#### [Data]
** Start **

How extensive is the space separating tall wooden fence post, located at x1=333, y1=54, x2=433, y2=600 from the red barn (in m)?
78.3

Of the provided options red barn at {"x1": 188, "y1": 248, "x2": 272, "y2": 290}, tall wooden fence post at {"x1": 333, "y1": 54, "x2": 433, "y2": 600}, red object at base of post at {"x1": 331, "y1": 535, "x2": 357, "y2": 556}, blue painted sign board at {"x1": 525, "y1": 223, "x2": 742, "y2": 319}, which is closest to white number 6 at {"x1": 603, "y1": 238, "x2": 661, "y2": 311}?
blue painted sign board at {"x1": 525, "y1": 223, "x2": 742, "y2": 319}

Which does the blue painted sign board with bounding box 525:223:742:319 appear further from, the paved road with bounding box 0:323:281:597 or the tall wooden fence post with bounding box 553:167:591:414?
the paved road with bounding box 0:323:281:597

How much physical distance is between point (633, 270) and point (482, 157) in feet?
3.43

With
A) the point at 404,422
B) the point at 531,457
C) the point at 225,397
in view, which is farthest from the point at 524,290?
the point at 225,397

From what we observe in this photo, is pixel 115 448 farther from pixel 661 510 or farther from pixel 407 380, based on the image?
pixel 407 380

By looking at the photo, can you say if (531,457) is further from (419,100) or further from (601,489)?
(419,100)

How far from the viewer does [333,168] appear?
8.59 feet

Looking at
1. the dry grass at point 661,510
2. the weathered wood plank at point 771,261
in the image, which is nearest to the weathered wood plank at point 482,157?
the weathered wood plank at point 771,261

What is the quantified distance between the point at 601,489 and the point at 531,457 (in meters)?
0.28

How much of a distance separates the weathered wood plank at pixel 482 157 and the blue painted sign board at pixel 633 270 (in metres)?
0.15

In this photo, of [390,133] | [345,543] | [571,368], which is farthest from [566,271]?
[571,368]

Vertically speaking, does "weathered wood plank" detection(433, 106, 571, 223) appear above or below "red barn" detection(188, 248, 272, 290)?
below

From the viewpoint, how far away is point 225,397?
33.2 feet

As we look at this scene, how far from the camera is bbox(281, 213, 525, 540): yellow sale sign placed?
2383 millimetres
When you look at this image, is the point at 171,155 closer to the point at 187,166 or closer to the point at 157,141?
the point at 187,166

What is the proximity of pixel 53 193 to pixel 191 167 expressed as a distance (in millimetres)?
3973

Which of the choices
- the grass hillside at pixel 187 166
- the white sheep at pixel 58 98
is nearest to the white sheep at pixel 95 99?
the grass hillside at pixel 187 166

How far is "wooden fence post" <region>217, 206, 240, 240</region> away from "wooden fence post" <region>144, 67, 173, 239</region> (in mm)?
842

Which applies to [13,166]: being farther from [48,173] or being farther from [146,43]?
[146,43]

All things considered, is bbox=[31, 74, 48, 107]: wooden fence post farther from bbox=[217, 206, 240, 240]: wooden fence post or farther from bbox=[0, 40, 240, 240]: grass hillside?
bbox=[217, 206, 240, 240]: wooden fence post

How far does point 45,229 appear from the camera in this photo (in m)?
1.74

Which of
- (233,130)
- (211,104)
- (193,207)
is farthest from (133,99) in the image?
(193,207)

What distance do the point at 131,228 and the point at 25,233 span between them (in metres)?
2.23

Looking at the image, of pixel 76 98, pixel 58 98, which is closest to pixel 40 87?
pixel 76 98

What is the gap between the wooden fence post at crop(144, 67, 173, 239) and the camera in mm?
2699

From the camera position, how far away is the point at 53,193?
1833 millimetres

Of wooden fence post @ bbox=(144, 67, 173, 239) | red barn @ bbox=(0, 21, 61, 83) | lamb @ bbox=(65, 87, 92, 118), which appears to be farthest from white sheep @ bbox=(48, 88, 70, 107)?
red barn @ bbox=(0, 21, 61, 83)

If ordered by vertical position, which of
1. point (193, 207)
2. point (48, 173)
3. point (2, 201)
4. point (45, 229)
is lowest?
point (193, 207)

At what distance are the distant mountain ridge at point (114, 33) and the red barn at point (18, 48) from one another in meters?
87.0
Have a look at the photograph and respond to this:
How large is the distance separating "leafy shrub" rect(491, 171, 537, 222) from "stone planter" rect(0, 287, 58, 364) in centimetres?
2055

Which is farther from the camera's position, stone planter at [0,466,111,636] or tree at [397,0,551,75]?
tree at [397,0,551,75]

** End **

#### [Aim of the exercise]
Extract all of the data above and output it character for character.

#### [The completed task]
How extensive is the space separating tall wooden fence post, located at x1=333, y1=54, x2=433, y2=600 from the red barn (in m)?
78.3

Of the provided options red barn at {"x1": 188, "y1": 248, "x2": 272, "y2": 290}, tall wooden fence post at {"x1": 333, "y1": 54, "x2": 433, "y2": 600}, red object at base of post at {"x1": 331, "y1": 535, "x2": 357, "y2": 556}, blue painted sign board at {"x1": 525, "y1": 223, "x2": 742, "y2": 319}, which is closest to white number 6 at {"x1": 603, "y1": 238, "x2": 661, "y2": 311}?
blue painted sign board at {"x1": 525, "y1": 223, "x2": 742, "y2": 319}

Which does the blue painted sign board with bounding box 525:223:742:319 appear further from, the paved road with bounding box 0:323:281:597 or the tall wooden fence post with bounding box 553:167:591:414?
the paved road with bounding box 0:323:281:597

How much physical distance is between point (633, 270) and point (482, 157) in feet?
3.43

With
A) the point at 404,422
B) the point at 531,457
C) the point at 225,397
in view, which is farthest from the point at 524,290?
the point at 225,397

From what we observe in this photo, is pixel 115 448 farther from pixel 661 510 or farther from pixel 407 380, based on the image?
pixel 407 380

By looking at the photo, can you say if (531,457) is further from (419,100) or further from (601,489)?
(419,100)

How far from the viewer does [333,168] appear?
8.59 feet

Looking at
1. the dry grass at point 661,510
2. the weathered wood plank at point 771,261
in the image, which is nearest to the weathered wood plank at point 482,157?
the weathered wood plank at point 771,261

What is the quantified distance between the point at 601,489 and the point at 531,457 (in meters)?
0.28

How much of a distance separates the weathered wood plank at pixel 482 157 and the blue painted sign board at pixel 633 270 (in metres)?
0.15

In this photo, of [390,133] | [345,543] | [571,368], which is farthest from [566,271]?
[571,368]

Vertically speaking, does "weathered wood plank" detection(433, 106, 571, 223) appear above or below "red barn" detection(188, 248, 272, 290)?
below

From the viewpoint, how far away is point 225,397?
33.2 feet

As we look at this scene, how far from the camera is bbox(281, 213, 525, 540): yellow sale sign placed?
2383 millimetres
When you look at this image, is the point at 171,155 closer to the point at 187,166 or closer to the point at 157,141?
the point at 187,166

What is the proximity of pixel 53 193 to pixel 191 167 expressed as a distance (in millimetres)?
3973

Which of the choices
- the grass hillside at pixel 187 166
- the white sheep at pixel 58 98
is nearest to the white sheep at pixel 95 99?
the grass hillside at pixel 187 166

How far is "wooden fence post" <region>217, 206, 240, 240</region> away from "wooden fence post" <region>144, 67, 173, 239</region> (in mm)?
842

Which applies to [13,166]: being farther from [48,173] or being farther from [146,43]?
[146,43]

All things considered, is bbox=[31, 74, 48, 107]: wooden fence post farther from bbox=[217, 206, 240, 240]: wooden fence post or farther from bbox=[0, 40, 240, 240]: grass hillside?
bbox=[217, 206, 240, 240]: wooden fence post

How far does point 45,229 appear from the camera in this photo (in m)?
1.74

Which of
- (233,130)
- (211,104)
- (193,207)
is farthest from (133,99) in the image?
(193,207)

What distance do the point at 131,228 and the point at 25,233 span between them (in metres)?
2.23

Looking at the image, of pixel 76 98, pixel 58 98, which is closest to pixel 40 87?
pixel 76 98

What is the gap between the wooden fence post at crop(144, 67, 173, 239) and the camera in mm?
2699

From the camera position, how far away is the point at 53,193?
1833 millimetres

Of wooden fence post @ bbox=(144, 67, 173, 239) | red barn @ bbox=(0, 21, 61, 83) | lamb @ bbox=(65, 87, 92, 118), which appears to be farthest from white sheep @ bbox=(48, 88, 70, 107)?
red barn @ bbox=(0, 21, 61, 83)

If ordered by vertical position, which of
1. point (193, 207)
2. point (48, 173)
3. point (2, 201)
4. point (45, 229)
is lowest?
point (193, 207)

At what distance are the distant mountain ridge at point (114, 33) and the red barn at point (18, 48) from one another in meters?
87.0
Have a look at the photograph and respond to this:
How large is the distance separating "leafy shrub" rect(491, 171, 537, 222) from "stone planter" rect(0, 287, 58, 364) in centimetres?
2055

Which is farther from the camera's position, stone planter at [0,466,111,636] or tree at [397,0,551,75]?
tree at [397,0,551,75]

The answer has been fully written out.